If your app’s security posture requires allowBackup="false", expect that fresh installs after factory reset or device migration lose risk-assessment context history. Some integrations cope by re-establishing context from scratch; others (typically those relying on long-running device fingerprints) don’t. Test the end-to-end backup-and-restore path before disabling allowBackup. See How to Integrate Risk Assessment .

Manifest Registration#

HaapiFlowActivity must be declared in your manifest alongside your own activities:

<application android:name=".ClientApplication" ...>
    <activity android:name=".MainActivity" ... />
    <activity android:name="se.curity.identityserver.haapi.android.ui.widget.HaapiFlowActivity" />
</application>

Omitting the registration causes ActivityNotFoundException at the startActivity(HaapiFlowActivity.newIntent(...)) call. For modal-presentation styling, add an explicit android:theme entry — see Presentation Options .

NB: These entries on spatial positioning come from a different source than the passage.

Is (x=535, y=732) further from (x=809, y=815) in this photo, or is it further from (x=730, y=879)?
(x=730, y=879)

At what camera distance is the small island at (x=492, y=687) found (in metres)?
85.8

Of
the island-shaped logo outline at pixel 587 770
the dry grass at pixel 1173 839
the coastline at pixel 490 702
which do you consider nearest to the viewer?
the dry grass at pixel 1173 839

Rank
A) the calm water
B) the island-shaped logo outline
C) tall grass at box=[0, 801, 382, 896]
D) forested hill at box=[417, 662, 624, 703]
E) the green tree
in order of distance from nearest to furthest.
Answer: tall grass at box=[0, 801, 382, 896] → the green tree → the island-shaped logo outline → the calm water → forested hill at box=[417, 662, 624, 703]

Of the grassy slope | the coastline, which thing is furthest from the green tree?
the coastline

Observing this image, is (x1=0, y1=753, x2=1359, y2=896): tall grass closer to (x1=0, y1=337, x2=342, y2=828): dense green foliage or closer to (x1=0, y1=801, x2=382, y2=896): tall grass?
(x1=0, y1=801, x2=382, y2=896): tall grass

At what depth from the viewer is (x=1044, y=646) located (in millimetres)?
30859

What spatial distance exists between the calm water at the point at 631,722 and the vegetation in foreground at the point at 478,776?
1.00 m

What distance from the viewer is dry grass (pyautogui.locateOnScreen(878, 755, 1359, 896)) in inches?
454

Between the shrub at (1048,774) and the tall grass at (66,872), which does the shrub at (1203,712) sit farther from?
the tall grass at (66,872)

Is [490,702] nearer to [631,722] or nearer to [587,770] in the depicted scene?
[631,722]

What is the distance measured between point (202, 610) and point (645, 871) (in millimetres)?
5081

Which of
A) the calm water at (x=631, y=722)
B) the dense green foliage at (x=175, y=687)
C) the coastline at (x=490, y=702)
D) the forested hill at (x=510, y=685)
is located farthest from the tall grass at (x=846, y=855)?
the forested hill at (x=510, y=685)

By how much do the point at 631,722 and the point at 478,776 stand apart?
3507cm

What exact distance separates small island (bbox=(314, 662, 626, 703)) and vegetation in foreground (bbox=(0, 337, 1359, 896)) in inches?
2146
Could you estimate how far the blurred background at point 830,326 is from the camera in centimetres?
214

Attestation requires pairing your app’s package name and signing-certificate SHA-256 with the OAuth client on the Curity Identity Server, plus an assetlinks.json published at https://<your-domain>/.well-known/:

<application ...>
    <meta-data
        android:name="asset_statements"
        android:resource="@string/asset_statements" />
</application>
<string name="asset_statements" translatable="false">
    [{\"include\": \"https://idsvr.example.com/.well-known/assetlinks.json\"}]
</string>

Get your app’s signing certificate SHA-256 with ./gradlew signingReport. See Quickstart — Android Step 5 for the full pairing procedure.